When is consent manifested?

Consent is manifested by the meeting of the offer and the acceptance upon the thing and the cause which are to constitute the contract.[1] The offer must be certain, and the acceptance, whether express or implied, must be absolute.[2] An acceptance is considered absolute and unqualified when it is identical in all respects with that of the offer so as to produce consent or a meeting of the minds.[3]

[1] Article 1319, Civil Code.
[2] Articles 1319 and 1320, Civil Code.
[3] Traders Royal Bank v. Cuison Lumber Co., Inc., G.R. No. 174286, June 5, 2009.

A contract is void if one of the essential requisites of contracts under Article 1318 of the New Civil Code is lacking. Article 1318 provides:
Art. 1318. There is no contract unless the following requisites concur:

(1) Consent of the contracting parties;
(2) Object certain which is the subject matter of the contract;
(3) Cause of the obligation which is established.
All these elements must be present to constitute a valid contract. Consent is essential to the existence of a contract; and where it is wanting, the contract is non-existent. In a contract of sale, its perfection is consummated at the moment there is a meeting of the minds upon the thing that is the object of the contract and upon the price.
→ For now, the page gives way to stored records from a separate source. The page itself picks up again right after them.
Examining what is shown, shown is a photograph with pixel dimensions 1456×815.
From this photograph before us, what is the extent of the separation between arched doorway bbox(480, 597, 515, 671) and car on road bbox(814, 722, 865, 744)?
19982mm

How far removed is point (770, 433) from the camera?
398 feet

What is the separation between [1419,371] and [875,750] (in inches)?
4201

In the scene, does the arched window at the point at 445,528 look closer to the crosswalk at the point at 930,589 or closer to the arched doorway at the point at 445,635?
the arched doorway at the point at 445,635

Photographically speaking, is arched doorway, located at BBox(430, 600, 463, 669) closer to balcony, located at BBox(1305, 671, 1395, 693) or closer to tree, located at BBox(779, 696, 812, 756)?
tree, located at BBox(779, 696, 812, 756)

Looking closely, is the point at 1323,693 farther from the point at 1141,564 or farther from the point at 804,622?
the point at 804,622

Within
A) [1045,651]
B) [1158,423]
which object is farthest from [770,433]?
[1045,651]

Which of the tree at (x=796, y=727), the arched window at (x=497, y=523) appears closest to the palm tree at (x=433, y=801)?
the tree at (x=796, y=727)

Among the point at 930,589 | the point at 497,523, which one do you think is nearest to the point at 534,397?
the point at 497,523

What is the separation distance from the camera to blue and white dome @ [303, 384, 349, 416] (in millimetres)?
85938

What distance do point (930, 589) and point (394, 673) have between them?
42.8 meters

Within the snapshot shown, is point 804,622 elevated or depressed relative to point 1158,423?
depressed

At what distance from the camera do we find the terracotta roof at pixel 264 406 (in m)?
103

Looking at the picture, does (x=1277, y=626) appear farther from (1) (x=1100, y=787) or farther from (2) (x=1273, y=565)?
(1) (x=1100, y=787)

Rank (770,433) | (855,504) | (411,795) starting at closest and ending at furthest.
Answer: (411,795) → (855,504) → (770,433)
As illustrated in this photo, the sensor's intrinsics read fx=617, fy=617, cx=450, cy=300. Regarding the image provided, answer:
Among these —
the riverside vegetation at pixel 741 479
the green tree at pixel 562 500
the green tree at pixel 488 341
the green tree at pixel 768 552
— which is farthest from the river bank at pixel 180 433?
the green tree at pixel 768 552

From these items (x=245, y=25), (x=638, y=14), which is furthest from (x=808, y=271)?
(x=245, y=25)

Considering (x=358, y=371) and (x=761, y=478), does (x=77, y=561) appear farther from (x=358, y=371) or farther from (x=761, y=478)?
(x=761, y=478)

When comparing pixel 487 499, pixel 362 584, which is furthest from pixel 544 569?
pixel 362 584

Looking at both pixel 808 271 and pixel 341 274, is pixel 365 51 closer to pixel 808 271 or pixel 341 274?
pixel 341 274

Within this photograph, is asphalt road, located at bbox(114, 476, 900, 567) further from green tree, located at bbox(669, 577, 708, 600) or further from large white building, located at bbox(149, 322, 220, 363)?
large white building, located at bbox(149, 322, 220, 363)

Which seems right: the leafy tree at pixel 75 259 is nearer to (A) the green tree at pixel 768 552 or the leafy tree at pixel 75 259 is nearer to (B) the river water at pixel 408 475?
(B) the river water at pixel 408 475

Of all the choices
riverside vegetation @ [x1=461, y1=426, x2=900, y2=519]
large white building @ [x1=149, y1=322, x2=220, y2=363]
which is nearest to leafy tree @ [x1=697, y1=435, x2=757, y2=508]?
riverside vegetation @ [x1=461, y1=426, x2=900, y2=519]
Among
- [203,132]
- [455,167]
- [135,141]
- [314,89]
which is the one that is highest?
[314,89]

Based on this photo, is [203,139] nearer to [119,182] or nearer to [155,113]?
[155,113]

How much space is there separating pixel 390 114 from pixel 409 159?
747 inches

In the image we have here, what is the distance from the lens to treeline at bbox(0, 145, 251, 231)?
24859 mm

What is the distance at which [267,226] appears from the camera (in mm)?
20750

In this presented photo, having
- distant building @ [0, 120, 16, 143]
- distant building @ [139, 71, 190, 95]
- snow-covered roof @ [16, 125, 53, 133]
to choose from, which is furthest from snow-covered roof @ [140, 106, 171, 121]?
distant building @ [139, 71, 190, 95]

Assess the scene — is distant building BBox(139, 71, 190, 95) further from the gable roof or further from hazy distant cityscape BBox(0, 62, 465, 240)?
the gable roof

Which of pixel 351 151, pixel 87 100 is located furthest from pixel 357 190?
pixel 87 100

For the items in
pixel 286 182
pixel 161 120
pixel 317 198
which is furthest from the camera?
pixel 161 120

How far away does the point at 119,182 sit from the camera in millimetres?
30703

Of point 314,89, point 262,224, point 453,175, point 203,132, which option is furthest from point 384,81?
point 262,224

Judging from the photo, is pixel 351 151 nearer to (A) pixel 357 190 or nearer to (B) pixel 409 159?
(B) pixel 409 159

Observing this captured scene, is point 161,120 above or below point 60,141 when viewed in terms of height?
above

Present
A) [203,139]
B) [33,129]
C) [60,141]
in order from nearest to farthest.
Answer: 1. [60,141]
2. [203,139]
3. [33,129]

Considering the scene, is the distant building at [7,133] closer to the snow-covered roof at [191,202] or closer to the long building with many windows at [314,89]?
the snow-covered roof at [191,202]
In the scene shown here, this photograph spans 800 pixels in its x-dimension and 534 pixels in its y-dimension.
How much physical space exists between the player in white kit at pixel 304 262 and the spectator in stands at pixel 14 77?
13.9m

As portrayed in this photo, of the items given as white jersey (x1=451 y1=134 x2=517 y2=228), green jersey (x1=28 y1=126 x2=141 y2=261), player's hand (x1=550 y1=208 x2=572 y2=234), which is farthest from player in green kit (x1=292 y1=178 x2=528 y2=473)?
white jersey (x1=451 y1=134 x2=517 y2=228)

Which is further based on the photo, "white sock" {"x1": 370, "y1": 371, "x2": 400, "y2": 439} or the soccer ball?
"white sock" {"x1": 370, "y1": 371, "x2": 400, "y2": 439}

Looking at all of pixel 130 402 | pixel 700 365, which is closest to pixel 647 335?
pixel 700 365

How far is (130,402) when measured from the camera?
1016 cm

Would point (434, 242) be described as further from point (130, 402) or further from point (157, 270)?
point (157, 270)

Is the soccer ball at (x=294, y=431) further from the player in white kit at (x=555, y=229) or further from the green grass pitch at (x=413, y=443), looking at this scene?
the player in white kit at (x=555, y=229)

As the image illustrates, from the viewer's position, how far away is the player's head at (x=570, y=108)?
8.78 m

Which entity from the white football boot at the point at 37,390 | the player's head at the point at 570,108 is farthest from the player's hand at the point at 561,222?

Consent is manifested by the meeting of the offer and the acceptance of the thing and the cause, which are to constitute the contract. To enter into a valid contract of sale, the parties must have the capacity to do so. Every person is presumed to be capacitated to enter into a contract until satisfactory proof to the contrary is presented.(Vitalista v. Perez, G.R. No. 164147, 16 June 2006). The burden of proof is on the individual asserting a lack of capacity to contract, and this burden has been characterized as requiring for its satisfaction clear and convincing evidence.